The Carpenter’s Boat Shop is an open and affirming community designed around a free 9-month apprenticeship program committed to traditional wooden boatbuilding, seamanship, and service. The Boat Shop was founded in 1979 by Robert and Ruth Ives (a UCC minister and school teacher, respectively) with the goal of creating a community nexus of worship, service and craft. The Boat Shop was initially housed in a converted chicken barn and has since evolved into a gorgeous campus on twenty five acres of land along the Pemaquid River in Maine. For decades, The Carpenter’s Boat Shop has provided a harbor for people from around the country who are navigating the seas of transition from a variety of life circumstances, including: from college to career, aimlessness to new directions, prison to society, marriage to single-hood, or work to retirement. 
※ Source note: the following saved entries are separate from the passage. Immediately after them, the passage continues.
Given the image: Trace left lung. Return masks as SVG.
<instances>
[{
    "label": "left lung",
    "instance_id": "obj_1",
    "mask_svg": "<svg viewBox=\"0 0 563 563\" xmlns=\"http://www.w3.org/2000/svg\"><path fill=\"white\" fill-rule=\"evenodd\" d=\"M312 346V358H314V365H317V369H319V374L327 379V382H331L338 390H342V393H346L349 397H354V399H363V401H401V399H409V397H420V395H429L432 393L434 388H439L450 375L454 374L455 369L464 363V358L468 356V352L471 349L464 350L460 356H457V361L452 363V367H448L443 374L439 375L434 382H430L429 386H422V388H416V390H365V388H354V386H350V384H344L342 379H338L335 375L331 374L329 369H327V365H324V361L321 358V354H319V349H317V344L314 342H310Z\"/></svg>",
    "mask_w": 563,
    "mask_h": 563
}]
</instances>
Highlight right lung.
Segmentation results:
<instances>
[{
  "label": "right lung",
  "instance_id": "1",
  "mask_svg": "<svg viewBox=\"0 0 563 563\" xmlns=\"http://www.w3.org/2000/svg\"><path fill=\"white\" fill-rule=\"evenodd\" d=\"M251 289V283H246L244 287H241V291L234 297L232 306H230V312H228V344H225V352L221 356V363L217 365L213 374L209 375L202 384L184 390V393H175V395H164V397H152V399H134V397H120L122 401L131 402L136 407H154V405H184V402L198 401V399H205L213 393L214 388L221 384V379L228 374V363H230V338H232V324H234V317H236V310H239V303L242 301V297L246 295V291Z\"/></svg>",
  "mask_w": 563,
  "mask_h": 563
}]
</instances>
getting ready to flip catspaw dinghy in the shop

poem engraved on boatshop plaque

Regardless of age, race, ethnicity, religion, gender, gender idenity or sexual orientation, The Carpenter’s Boat Shop attracts those willing to work hard, live simply, and share in work and life with one’s community. In our daily life, we strive to use the Rule of St. Benedict as a way to organize activities of the day and to seek the balance contained in the seven principles of work, worship, study, service, recreation, hospitality, and prayer. We adopt work and living practices that foster sustainability, an appreciation of the natural environment, and an opportunity to explore one’s personal faith through reading, study, and discussion. Seamanship classes lead to community recreation that allow apprentices to explore the rugged Maine coastline in a variety of wooden vessels built or restored by members of the Boat Shop community.

In the end, The Carpenter’s Boat Shop isn’t just about boats; its about extending the care that one takes building boats to oneself and to others. It’s about learning how to be better prepared for one’s life journey.